» GIVEN DATA:

-----

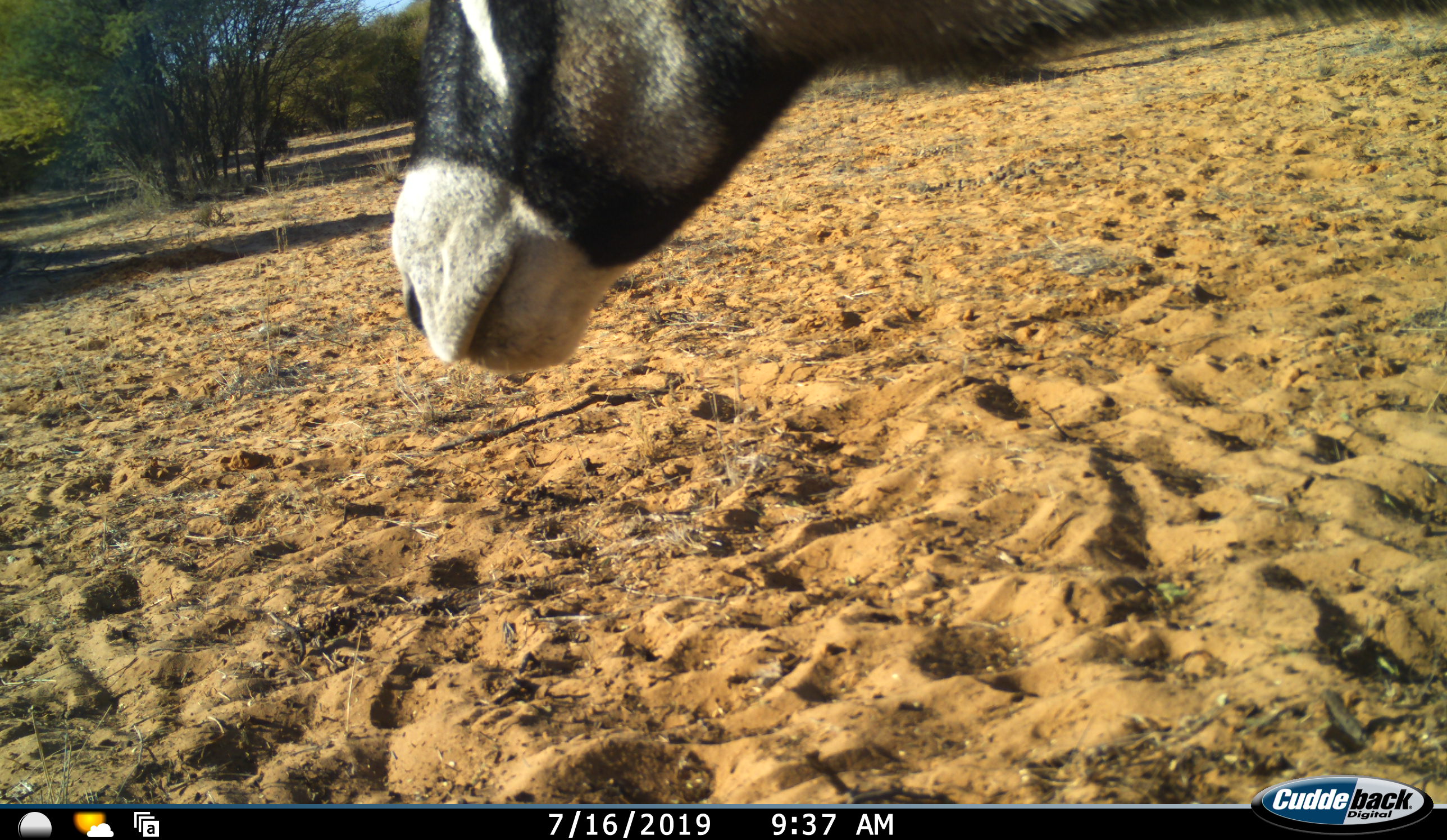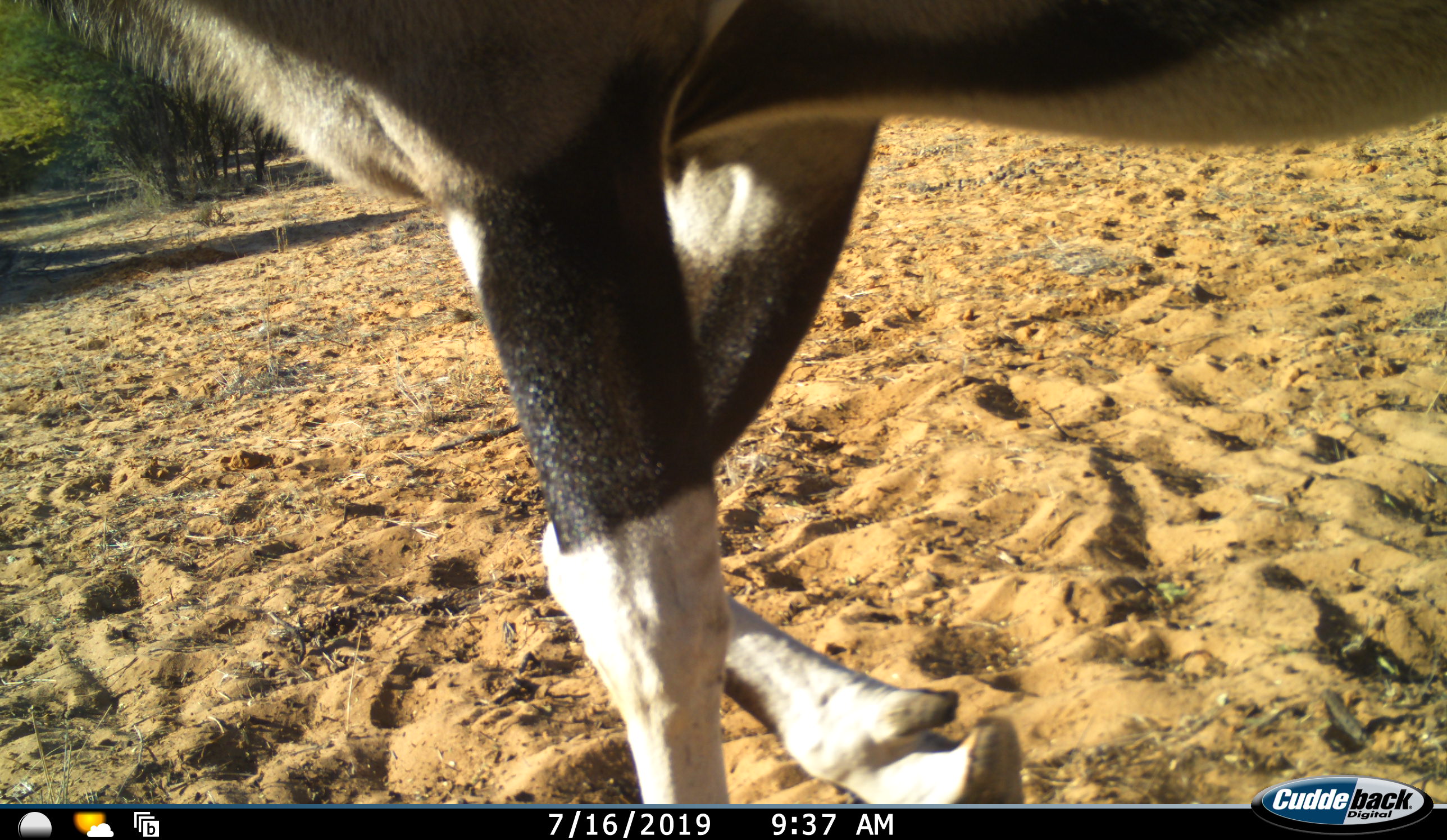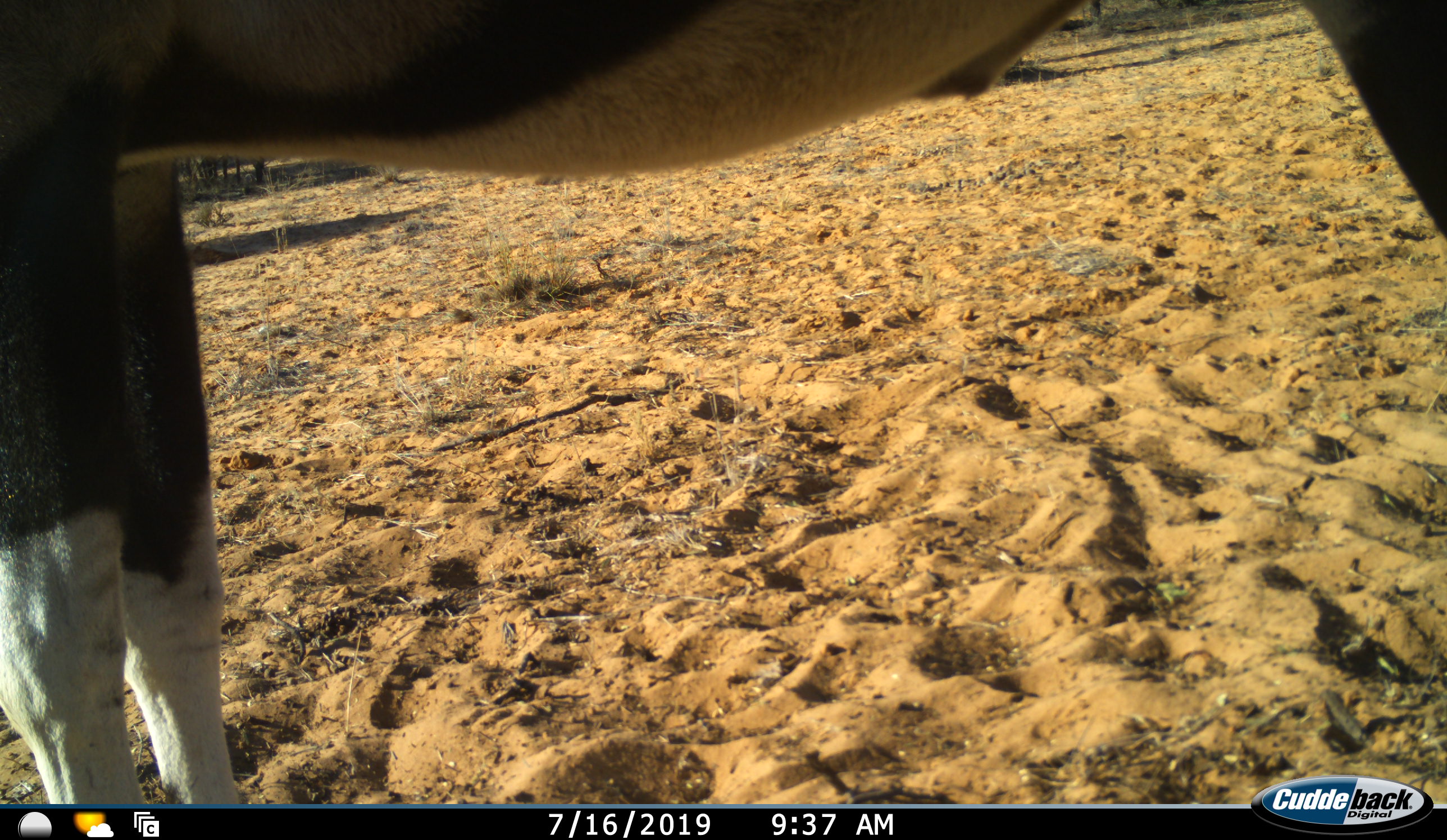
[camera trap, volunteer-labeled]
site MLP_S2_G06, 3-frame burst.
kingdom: Animalia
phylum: Chordata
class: Mammalia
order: Artiodactyla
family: Bovidae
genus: Oryx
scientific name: Oryx gazella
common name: gemsbok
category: oryx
Oryx (gemsbok) (Oryx gazella), count 1. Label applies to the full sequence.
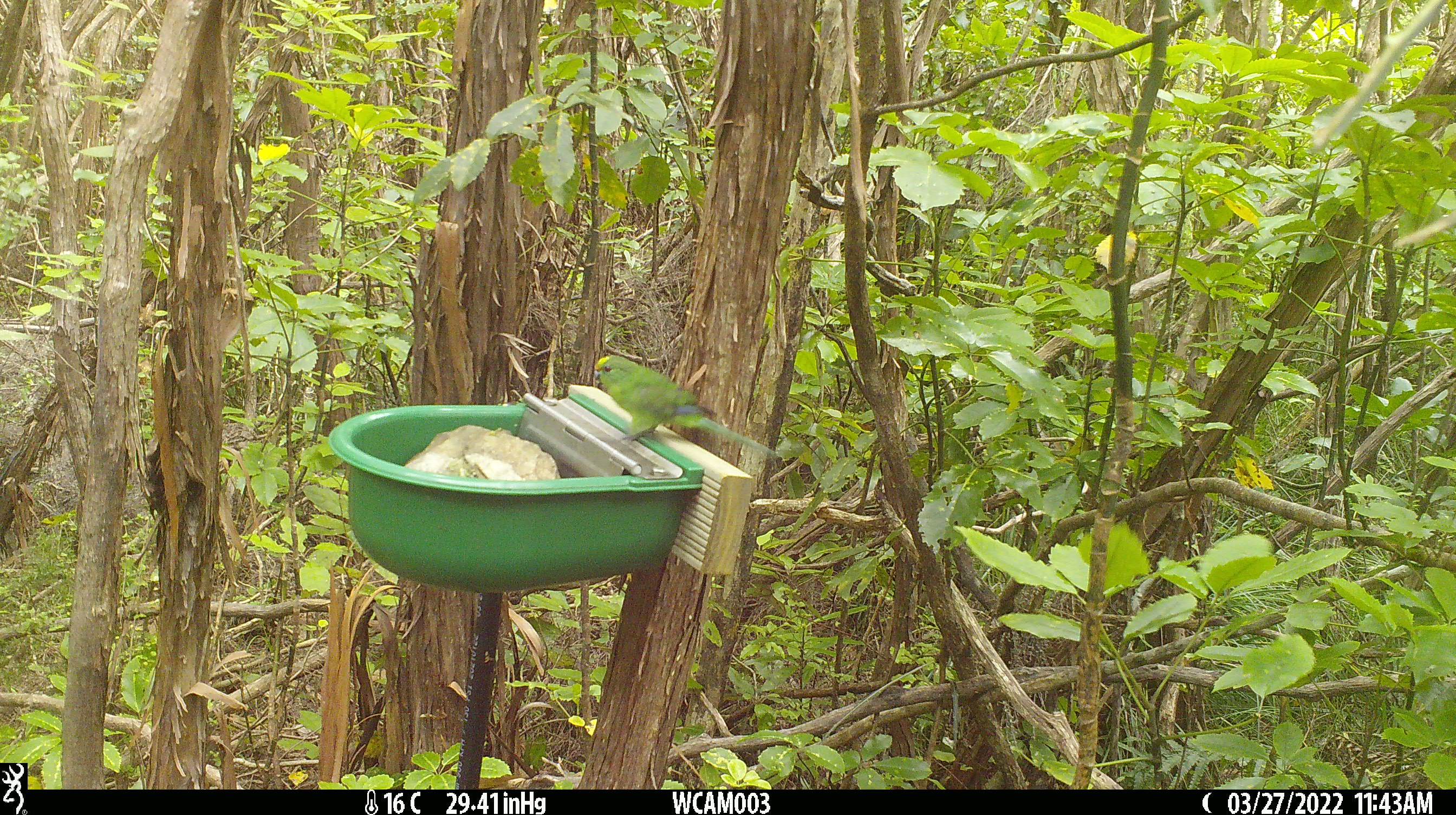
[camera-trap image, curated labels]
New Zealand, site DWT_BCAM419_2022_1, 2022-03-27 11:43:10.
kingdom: Animalia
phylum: Chordata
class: Aves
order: Psittaciformes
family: Psittaculidae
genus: Cyanoramphus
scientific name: Cyanoramphus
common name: parakeet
Parakeet (Cyanoramphus).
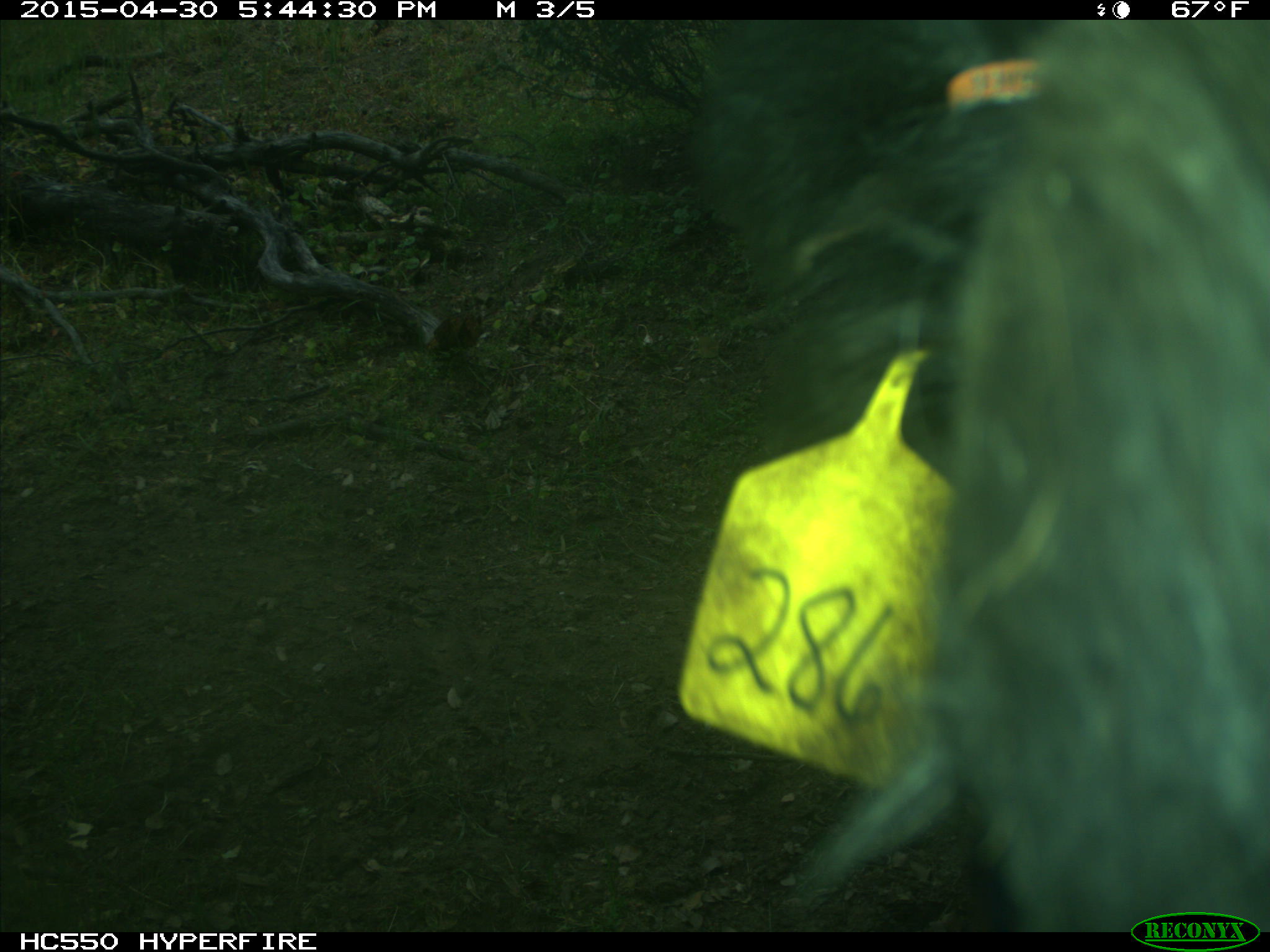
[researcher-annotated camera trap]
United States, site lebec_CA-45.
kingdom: Animalia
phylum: Chordata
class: Mammalia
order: Artiodactyla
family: Bovidae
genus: Bos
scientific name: Bos taurus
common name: domestic cow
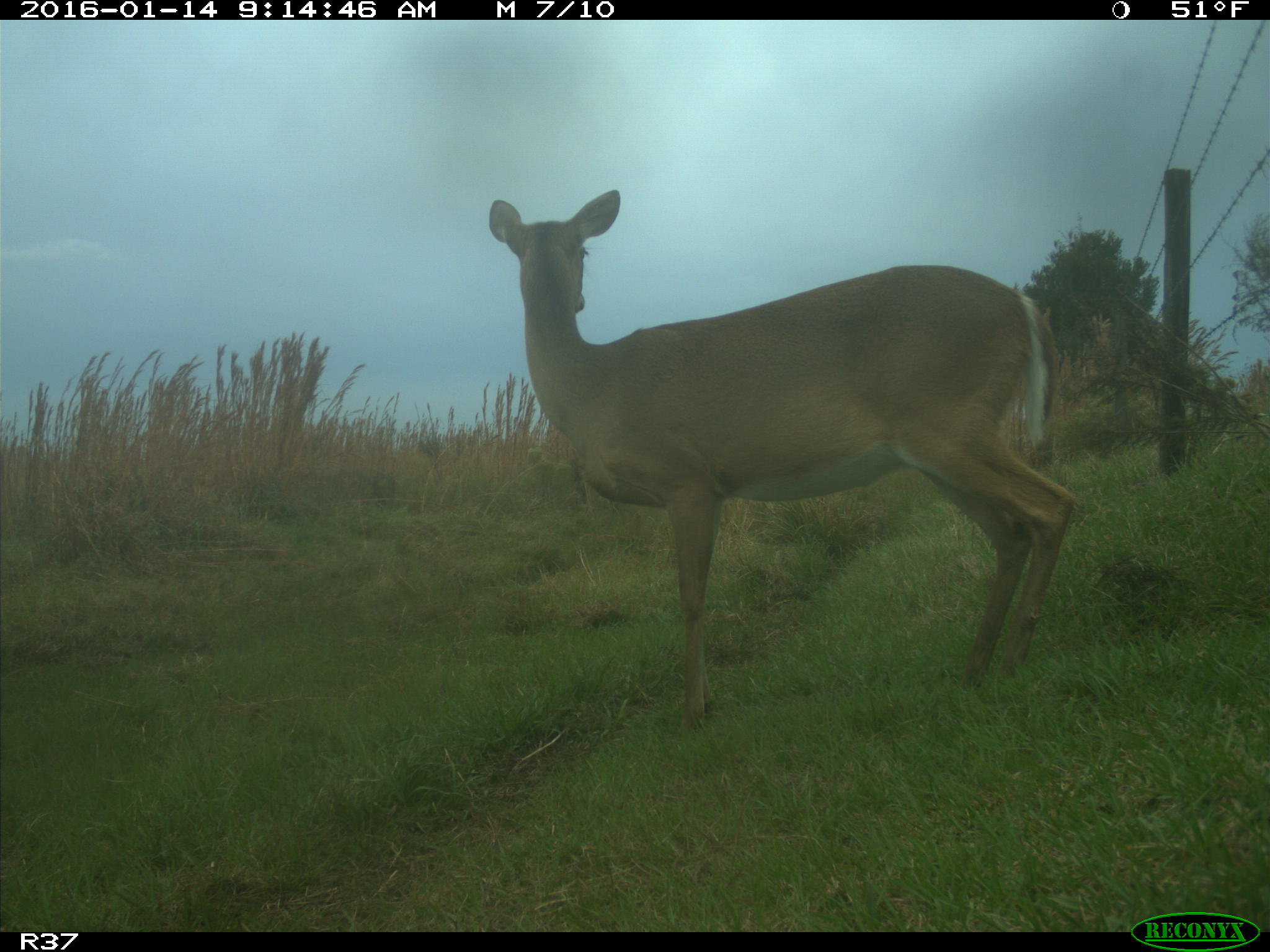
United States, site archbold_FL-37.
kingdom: Animalia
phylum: Chordata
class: Mammalia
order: Artiodactyla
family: Cervidae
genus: Odocoileus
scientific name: Odocoileus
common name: deer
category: unidentified deer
Unidentified deer (deer) (Odocoileus).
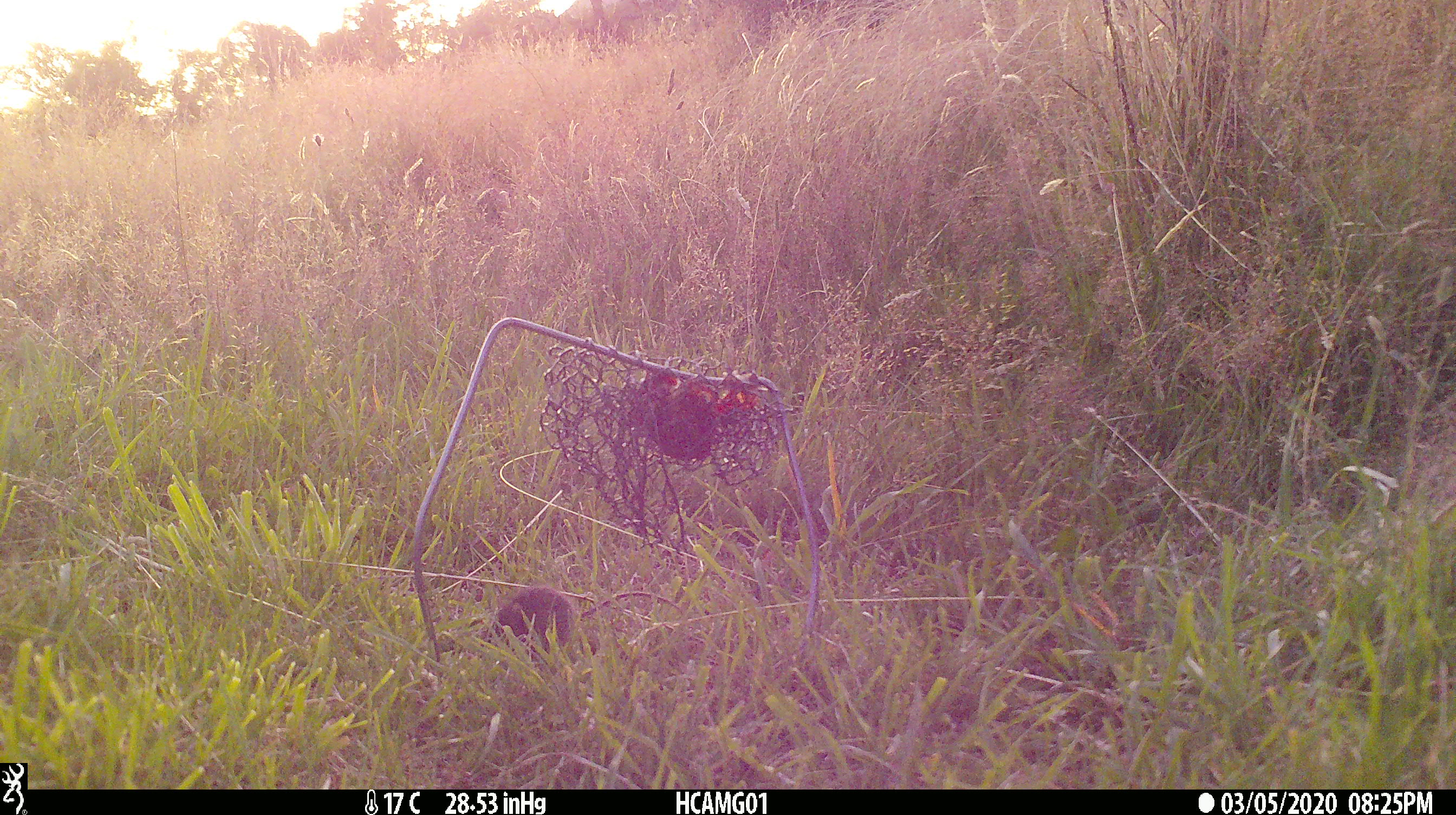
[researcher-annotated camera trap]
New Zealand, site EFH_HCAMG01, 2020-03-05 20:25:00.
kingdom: Animalia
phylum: Chordata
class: Mammalia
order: Rodentia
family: Muridae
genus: Mus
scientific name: Mus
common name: mouse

-----

» INSTRUCTIONS TO FOLLOW:
The expected answer is an exact copy of the lines from the one containing "common name: gemsbok" through the last line of the entries above, both included, without pictures.

» RESULT OF THE EXERCISE:
common name: gemsbok
category: oryx
Oryx (gemsbok) (Oryx gazella), count 1. Label applies to the full sequence.
[camera-trap image, curated labels]
New Zealand, site DWT_BCAM419_2022_1, 2022-03-27 11:43:10.
kingdom: Animalia
phylum: Chordata
class: Aves
order: Psittaciformes
family: Psittaculidae
genus: Cyanoramphus
scientific name: Cyanoramphus
common name: parakeet
Parakeet (Cyanoramphus).
[researcher-annotated camera trap]
United States, site lebec_CA-45.
kingdom: Animalia
phylum: Chordata
class: Mammalia
order: Artiodactyla
family: Bovidae
genus: Bos
scientific name: Bos taurus
common name: domestic cow
United States, site archbold_FL-37.
kingdom: Animalia
phylum: Chordata
class: Mammalia
order: Artiodactyla
family: Cervidae
genus: Odocoileus
scientific name: Odocoileus
common name: deer
category: unidentified deer
Unidentified deer (deer) (Odocoileus).
[researcher-annotated camera trap]
New Zealand, site EFH_HCAMG01, 2020-03-05 20:25:00.
kingdom: Animalia
phylum: Chordata
class: Mammalia
order: Rodentia
family: Muridae
genus: Mus
scientific name: Mus
common name: mouse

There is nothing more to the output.